There several model supported by huggingface/transformers, and we only implement 3 of them during the coding period. Since the model are manually translate from Python+Pytorch code to Julia+Flux code, each model require several days to keep the Julia API consistent with Python's. We'll add more model implementation in the Future once the tokenizer problem is fixed.

  • Lack of examples and tutorial:

Up to now, we didn't provide any complete training example with Transformers.HuggingFace.


After the GSoC 2020, we have a package that can get the pretrain model from Huggingface and train the model in pure Julia and Flux. Moreover we can also save the model for Python to use. Although there are still some stuff need to be done, this should step-by-step improve the status of NLP with JuliaLang.

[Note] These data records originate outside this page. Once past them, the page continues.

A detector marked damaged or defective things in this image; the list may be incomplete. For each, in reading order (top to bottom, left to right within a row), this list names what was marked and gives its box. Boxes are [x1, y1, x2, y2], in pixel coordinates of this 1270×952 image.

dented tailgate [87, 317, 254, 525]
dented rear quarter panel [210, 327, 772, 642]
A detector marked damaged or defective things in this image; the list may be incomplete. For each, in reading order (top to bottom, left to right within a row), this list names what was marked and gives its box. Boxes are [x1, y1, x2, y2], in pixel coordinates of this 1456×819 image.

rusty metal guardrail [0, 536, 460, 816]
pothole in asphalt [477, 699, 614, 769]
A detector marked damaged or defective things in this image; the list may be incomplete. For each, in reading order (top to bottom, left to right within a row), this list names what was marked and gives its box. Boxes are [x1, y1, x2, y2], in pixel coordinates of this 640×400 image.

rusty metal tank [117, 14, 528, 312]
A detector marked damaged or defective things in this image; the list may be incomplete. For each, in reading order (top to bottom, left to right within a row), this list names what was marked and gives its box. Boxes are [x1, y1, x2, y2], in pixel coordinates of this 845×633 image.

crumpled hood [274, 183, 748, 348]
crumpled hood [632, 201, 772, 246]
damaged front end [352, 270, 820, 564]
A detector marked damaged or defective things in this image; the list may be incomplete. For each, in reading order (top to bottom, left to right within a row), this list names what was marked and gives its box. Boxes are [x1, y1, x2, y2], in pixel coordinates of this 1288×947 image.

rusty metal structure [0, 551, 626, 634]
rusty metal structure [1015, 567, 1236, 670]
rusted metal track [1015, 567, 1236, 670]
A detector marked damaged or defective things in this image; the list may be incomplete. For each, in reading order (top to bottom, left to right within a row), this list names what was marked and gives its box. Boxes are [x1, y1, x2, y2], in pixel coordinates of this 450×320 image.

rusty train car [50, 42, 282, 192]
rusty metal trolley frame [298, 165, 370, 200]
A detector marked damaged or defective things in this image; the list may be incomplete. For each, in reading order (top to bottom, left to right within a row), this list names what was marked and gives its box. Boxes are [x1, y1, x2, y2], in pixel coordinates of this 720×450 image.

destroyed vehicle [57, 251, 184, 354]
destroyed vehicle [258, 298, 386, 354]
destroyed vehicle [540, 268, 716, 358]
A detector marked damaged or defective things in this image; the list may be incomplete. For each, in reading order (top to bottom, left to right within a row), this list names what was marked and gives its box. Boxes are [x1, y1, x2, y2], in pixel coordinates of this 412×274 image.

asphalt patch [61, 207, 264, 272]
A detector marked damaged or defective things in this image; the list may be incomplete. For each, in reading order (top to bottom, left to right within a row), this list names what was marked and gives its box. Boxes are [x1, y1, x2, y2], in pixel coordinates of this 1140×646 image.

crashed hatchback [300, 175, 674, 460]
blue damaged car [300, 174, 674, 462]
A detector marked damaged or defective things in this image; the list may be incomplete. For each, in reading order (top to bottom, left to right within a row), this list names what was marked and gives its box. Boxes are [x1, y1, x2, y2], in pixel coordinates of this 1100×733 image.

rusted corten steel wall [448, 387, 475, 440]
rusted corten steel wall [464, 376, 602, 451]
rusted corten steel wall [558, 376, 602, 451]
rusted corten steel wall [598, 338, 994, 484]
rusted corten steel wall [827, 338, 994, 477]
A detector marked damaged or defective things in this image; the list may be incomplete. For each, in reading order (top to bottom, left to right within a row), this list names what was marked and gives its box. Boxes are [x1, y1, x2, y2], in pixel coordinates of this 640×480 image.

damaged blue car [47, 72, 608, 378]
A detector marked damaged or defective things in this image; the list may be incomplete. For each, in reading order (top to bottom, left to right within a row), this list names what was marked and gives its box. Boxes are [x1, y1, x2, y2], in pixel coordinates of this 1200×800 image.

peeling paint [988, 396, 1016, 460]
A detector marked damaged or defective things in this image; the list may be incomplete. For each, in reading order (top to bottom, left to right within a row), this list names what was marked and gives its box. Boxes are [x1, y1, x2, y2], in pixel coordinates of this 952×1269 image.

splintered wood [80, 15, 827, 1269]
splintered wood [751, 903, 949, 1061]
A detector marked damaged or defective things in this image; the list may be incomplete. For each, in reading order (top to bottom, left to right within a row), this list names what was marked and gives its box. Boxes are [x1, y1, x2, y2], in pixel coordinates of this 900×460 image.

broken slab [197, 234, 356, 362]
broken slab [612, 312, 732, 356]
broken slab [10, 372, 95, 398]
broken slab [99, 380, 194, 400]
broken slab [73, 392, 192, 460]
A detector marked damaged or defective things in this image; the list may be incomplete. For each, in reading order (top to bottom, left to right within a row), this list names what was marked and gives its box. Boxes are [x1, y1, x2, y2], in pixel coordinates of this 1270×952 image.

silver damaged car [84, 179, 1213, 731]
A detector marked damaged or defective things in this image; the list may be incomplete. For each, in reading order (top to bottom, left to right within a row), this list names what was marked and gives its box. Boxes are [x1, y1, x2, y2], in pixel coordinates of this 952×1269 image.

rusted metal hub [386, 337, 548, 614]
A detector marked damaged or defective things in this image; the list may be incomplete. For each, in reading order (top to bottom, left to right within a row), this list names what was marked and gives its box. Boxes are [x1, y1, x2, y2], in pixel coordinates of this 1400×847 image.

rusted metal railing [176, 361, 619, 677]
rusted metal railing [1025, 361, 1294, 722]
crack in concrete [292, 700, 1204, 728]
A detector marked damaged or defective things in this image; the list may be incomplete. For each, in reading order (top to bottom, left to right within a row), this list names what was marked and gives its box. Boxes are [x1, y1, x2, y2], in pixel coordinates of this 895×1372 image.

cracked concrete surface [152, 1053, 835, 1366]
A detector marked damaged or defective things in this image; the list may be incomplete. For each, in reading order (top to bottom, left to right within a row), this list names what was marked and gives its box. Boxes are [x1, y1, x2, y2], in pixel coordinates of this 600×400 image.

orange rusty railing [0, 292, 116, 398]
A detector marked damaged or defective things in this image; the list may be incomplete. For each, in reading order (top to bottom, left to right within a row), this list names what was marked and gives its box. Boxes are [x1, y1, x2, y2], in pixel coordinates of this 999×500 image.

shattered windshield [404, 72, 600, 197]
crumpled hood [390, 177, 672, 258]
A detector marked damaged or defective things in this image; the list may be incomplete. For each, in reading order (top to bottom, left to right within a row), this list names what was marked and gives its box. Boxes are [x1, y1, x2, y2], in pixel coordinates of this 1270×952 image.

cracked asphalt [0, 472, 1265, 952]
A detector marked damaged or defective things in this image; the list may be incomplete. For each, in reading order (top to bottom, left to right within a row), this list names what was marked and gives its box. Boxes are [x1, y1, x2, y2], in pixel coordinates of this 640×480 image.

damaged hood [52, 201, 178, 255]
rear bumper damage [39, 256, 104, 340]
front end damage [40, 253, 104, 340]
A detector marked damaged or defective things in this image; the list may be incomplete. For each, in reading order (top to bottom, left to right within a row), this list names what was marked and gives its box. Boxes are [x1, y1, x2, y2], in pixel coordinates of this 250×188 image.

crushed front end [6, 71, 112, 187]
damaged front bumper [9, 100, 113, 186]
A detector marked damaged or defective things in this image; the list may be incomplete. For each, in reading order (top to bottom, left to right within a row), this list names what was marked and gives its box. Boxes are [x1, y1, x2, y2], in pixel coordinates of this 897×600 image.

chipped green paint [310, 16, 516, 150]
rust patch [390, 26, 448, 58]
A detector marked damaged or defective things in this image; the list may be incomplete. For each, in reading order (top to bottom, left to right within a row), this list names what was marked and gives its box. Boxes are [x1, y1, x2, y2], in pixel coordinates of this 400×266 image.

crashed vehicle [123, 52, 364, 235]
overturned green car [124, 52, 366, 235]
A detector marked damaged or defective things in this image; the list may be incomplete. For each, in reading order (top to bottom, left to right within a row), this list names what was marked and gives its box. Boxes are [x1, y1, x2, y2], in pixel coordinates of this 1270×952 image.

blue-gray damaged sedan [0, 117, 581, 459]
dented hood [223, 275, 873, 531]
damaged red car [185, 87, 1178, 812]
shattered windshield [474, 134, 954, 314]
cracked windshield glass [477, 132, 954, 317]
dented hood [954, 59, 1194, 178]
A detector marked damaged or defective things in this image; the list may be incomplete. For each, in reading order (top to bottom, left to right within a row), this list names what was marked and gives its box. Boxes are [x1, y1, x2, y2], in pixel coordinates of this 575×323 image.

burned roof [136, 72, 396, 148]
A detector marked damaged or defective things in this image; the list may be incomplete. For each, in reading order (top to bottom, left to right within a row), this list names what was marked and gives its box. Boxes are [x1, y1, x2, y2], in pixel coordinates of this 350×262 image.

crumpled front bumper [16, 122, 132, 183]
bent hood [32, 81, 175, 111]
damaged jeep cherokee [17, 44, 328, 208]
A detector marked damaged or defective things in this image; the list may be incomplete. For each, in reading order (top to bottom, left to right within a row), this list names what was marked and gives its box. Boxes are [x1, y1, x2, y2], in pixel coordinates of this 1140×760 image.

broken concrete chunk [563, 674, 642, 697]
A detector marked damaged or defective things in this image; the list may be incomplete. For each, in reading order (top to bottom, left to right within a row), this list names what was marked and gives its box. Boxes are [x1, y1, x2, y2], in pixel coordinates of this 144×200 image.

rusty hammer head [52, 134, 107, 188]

Thanks the JuliaLang and Julia Community for these opportunities. Especially thanks to my mentors, Avik Sengupta, Jun Tian, and Dhairya Gandhi. This project won't be exist without their help.

After the GSoC, I will keep developing the package. Hopefully, The project could be the bridge between two communities and start the emergence of JuliaLang on the list of recommendation for NLP projects.